- _WORK INSTRUCTIONS_: Reproduce the records word for word, starting at the line that contains "From the items" and continuing up to and including the final line of the records.

## start RECORDS FOR PROCESSING

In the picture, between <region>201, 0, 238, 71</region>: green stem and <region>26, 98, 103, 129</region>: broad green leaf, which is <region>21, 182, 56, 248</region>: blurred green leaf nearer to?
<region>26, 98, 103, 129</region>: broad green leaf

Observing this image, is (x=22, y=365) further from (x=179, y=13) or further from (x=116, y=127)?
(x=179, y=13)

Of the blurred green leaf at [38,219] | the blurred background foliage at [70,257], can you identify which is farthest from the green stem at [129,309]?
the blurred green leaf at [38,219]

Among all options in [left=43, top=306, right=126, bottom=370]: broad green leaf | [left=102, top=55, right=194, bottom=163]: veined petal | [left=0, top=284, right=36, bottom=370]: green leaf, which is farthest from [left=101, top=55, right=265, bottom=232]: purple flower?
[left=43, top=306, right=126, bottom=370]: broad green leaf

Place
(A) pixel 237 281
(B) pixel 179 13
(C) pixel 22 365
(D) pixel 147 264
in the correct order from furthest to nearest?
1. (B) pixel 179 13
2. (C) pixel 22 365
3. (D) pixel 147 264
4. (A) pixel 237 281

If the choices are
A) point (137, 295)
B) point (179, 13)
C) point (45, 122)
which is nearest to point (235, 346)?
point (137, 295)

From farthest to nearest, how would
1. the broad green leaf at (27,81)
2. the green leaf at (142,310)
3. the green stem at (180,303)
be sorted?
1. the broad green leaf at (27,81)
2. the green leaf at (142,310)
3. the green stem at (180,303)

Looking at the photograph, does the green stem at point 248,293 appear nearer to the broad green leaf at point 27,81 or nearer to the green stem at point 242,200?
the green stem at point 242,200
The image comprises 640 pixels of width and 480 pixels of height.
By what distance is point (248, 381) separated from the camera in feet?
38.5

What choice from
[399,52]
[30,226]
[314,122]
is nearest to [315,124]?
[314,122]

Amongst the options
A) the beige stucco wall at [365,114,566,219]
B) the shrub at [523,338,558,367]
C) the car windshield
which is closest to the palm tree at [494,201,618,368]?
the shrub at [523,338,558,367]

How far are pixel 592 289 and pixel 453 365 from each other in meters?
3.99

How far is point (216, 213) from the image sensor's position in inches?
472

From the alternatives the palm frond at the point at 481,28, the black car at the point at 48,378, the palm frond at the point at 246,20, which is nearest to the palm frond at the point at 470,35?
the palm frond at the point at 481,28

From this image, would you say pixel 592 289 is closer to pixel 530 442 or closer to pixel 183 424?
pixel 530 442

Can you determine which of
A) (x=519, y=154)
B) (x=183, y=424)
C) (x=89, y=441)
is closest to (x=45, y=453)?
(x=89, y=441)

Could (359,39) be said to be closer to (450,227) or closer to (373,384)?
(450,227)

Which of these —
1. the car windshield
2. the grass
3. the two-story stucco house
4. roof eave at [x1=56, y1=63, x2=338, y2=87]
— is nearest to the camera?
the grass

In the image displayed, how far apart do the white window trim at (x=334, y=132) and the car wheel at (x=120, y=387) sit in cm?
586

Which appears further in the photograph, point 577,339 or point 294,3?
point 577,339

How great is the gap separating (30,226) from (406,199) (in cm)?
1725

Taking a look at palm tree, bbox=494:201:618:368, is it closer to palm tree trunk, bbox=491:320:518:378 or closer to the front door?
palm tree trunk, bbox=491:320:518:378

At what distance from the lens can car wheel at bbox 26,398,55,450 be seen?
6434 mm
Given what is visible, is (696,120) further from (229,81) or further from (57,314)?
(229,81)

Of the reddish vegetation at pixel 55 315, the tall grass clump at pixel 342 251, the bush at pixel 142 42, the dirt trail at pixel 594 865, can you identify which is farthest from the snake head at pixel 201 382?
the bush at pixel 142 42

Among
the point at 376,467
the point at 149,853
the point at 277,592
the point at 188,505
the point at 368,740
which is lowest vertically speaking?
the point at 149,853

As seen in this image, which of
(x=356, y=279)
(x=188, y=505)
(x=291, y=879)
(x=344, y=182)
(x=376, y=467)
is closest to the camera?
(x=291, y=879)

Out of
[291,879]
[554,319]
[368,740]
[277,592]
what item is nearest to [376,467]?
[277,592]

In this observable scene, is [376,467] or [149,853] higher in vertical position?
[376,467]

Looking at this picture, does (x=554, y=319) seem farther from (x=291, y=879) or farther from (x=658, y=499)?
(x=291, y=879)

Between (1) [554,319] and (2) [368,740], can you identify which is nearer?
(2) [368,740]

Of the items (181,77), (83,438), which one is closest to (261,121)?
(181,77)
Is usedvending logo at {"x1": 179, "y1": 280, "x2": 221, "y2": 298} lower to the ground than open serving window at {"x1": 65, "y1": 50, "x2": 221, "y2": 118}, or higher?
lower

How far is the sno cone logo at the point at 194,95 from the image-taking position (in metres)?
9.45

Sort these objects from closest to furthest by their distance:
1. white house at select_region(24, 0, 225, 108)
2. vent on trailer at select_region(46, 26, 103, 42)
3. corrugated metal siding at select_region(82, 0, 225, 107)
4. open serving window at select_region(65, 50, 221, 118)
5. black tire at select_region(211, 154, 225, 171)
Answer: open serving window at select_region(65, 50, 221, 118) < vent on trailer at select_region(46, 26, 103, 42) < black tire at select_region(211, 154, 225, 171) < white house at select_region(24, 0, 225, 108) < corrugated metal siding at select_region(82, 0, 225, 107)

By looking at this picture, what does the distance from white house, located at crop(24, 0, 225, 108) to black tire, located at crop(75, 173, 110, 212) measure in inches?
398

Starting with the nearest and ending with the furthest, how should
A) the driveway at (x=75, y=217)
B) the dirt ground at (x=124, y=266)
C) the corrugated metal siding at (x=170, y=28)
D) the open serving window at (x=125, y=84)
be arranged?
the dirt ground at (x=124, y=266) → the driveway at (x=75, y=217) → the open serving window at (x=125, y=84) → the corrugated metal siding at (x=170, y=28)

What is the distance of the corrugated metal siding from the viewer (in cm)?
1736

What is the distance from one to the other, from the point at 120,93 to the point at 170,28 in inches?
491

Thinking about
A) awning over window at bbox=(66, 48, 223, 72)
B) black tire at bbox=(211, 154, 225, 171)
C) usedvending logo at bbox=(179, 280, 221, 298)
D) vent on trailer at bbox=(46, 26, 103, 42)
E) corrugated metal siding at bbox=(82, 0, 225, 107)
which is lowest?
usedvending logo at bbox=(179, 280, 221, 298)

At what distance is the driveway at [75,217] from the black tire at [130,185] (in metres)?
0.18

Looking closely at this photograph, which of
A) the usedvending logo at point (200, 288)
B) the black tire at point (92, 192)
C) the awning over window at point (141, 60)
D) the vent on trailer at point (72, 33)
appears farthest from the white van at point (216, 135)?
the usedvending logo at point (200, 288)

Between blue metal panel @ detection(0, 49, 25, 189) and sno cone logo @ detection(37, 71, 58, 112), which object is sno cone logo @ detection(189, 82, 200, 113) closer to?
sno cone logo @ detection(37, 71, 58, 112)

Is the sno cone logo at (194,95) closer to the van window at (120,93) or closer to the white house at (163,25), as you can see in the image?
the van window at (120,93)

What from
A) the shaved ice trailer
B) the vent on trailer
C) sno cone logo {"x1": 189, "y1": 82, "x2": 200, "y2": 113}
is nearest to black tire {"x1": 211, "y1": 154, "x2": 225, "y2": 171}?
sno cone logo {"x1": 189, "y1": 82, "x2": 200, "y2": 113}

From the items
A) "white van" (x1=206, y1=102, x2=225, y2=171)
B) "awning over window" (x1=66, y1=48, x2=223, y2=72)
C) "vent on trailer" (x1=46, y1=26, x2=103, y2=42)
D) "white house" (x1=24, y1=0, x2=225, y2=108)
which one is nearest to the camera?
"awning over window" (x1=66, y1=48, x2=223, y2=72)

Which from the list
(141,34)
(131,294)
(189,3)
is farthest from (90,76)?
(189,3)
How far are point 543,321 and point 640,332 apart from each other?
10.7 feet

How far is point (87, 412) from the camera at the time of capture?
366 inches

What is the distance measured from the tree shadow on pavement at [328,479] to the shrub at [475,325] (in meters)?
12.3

## end RECORDS FOR PROCESSING

- _OUTPUT FOR THIS TASK_:
From the items
A) "white van" (x1=206, y1=102, x2=225, y2=171)
B) "awning over window" (x1=66, y1=48, x2=223, y2=72)
C) "vent on trailer" (x1=46, y1=26, x2=103, y2=42)
D) "white house" (x1=24, y1=0, x2=225, y2=108)
which one is nearest to the camera?
"awning over window" (x1=66, y1=48, x2=223, y2=72)

Which from the list
(141,34)
(131,294)
(189,3)
is farthest from (90,76)?
(189,3)
How far are point 543,321 and point 640,332 apart from each other?
10.7 feet

How far is point (87, 412) from the camera at the time of capture?
366 inches

What is the distance measured from the tree shadow on pavement at [328,479] to the shrub at [475,325] (in meters)?
12.3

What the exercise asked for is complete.